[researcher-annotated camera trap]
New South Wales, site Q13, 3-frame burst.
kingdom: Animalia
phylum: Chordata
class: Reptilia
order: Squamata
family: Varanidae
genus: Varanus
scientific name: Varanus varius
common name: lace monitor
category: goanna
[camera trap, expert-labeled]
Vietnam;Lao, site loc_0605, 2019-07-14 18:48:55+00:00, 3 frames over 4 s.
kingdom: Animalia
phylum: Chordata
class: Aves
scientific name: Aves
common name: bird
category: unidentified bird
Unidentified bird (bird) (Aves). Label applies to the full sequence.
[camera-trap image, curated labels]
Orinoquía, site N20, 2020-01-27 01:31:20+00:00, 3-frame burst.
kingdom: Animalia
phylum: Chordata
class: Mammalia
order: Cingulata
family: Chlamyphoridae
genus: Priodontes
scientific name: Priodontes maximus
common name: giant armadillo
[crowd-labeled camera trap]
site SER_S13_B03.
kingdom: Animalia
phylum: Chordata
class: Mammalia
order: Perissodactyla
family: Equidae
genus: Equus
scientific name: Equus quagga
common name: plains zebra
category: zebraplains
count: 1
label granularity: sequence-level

# # # # #

Reproduce all of the material verbatim.

[researcher-annotated camera trap]
New South Wales, site Q13, 3-frame burst.
kingdom: Animalia
phylum: Chordata
class: Reptilia
order: Squamata
family: Varanidae
genus: Varanus
scientific name: Varanus varius
common name: lace monitor
category: goanna
[camera trap, expert-labeled]
Vietnam;Lao, site loc_0605, 2019-07-14 18:48:55+00:00, 3 frames over 4 s.
kingdom: Animalia
phylum: Chordata
class: Aves
scientific name: Aves
common name: bird
category: unidentified bird
Unidentified bird (bird) (Aves). Label applies to the full sequence.
[camera-trap image, curated labels]
Orinoquía, site N20, 2020-01-27 01:31:20+00:00, 3-frame burst.
kingdom: Animalia
phylum: Chordata
class: Mammalia
order: Cingulata
family: Chlamyphoridae
genus: Priodontes
scientific name: Priodontes maximus
common name: giant armadillo
[crowd-labeled camera trap]
site SER_S13_B03.
kingdom: Animalia
phylum: Chordata
class: Mammalia
order: Perissodactyla
family: Equidae
genus: Equus
scientific name: Equus quagga
common name: plains zebra
category: zebraplains
count: 1
label granularity: sequence-level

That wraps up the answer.